The price of Brent crude oil jumped to a 32-month high above $125 this evening as commodities prices generally climbed due to a weaker dollar. Attacks on Libyan oil fields also made long-term supply cuts more likely.
In addition to the Libyan conflict, ongoing unrest in the Middle East and bomb attacks intended to postpone Nigerian elections added to oil supply concerns.
Brent crude rose $2.71 to $125.38 a barrel, having earlier hit $125.79, the highest level since August 2008. US crude rose $1.43 to $111.73.
Libyan unrest has cut its normal output of 1.6 million barrels per day (bpd) by 80% to between 250,000 and 300,000 bpd, according to a senior government official.

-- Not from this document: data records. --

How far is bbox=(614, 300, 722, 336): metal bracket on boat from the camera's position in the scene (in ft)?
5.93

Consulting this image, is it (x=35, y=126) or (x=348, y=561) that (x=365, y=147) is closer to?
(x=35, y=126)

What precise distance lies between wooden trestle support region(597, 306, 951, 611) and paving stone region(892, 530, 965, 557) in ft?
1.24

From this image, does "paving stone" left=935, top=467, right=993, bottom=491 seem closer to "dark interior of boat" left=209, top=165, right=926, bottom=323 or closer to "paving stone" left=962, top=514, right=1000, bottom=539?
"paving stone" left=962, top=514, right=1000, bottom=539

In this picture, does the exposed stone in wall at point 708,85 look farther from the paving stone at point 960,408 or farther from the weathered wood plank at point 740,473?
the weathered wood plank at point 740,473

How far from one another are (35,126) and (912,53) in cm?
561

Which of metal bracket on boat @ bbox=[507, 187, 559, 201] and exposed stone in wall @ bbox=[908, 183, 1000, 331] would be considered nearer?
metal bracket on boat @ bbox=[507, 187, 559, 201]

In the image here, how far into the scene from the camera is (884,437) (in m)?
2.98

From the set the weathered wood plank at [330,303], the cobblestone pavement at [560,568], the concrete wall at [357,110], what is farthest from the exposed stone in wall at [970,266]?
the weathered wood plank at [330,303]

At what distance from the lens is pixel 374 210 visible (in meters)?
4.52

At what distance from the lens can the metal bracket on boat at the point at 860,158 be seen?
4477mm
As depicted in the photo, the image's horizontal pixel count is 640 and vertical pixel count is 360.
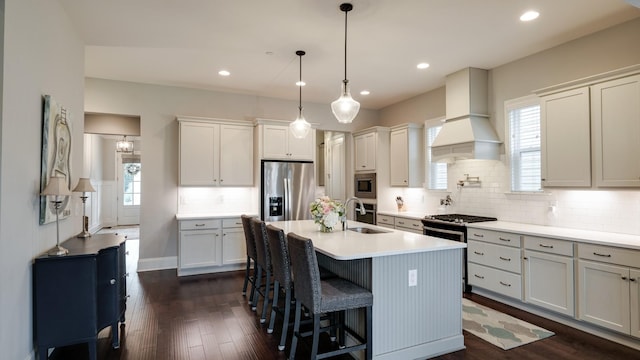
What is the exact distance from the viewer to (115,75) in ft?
16.4

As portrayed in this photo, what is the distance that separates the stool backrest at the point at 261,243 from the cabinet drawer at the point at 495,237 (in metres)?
2.49

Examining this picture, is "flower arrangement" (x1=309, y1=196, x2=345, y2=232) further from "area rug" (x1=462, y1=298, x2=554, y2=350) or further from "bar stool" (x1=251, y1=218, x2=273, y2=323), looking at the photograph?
"area rug" (x1=462, y1=298, x2=554, y2=350)

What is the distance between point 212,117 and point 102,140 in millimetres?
6557

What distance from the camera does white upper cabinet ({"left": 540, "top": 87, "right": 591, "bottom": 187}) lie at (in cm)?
336

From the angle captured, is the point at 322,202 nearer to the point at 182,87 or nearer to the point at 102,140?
the point at 182,87

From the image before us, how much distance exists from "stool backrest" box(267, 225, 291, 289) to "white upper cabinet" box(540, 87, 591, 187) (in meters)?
2.93

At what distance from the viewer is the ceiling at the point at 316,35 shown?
3006 mm

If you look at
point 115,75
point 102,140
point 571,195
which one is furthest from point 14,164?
point 102,140

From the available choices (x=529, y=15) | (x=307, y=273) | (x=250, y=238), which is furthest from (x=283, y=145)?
(x=529, y=15)

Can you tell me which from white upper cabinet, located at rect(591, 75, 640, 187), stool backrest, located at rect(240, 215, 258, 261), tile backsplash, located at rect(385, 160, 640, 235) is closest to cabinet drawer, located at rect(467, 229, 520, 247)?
tile backsplash, located at rect(385, 160, 640, 235)

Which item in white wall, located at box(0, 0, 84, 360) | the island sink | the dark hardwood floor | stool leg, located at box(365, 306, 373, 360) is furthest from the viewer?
the island sink

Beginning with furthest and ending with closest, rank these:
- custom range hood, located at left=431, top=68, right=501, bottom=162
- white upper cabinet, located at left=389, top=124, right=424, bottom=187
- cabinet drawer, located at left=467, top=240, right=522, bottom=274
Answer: white upper cabinet, located at left=389, top=124, right=424, bottom=187
custom range hood, located at left=431, top=68, right=501, bottom=162
cabinet drawer, located at left=467, top=240, right=522, bottom=274

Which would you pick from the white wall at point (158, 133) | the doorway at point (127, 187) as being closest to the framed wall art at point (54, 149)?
the white wall at point (158, 133)

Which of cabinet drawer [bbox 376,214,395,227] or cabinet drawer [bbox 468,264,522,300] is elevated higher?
cabinet drawer [bbox 376,214,395,227]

Libya's fellow OPEC member Nigeria, which produces 1.9 million bpd, postponed parliamentary elections again in some areas, although polls will go ahead in most of the country on Saturday as planned.
Crude prices rallied in step with gains across the commodities markets, where gold hit a record high, driven by a weaker dollar and a positive global outlook despite Portugal's request for a bail-out earlier this week.
A weaker dollar often lifts dollar-denominated commodities because they become attractive as a hard-asset inflation hedge and demand can be stoked by cheaper prices for consumers using other currencies.
Meanwhile, gold rose to a record high for a fourth straight day as a weaker dollar and inflation worries lifted bullion above $1,470 an ounce. The metal has risen more than 10% since late January when political unrest began to flare in the Middle East and North Africa.
Spot gold rose as high as $1,474.19 an ounce and was later up 1% at $1,472.70 an ounce.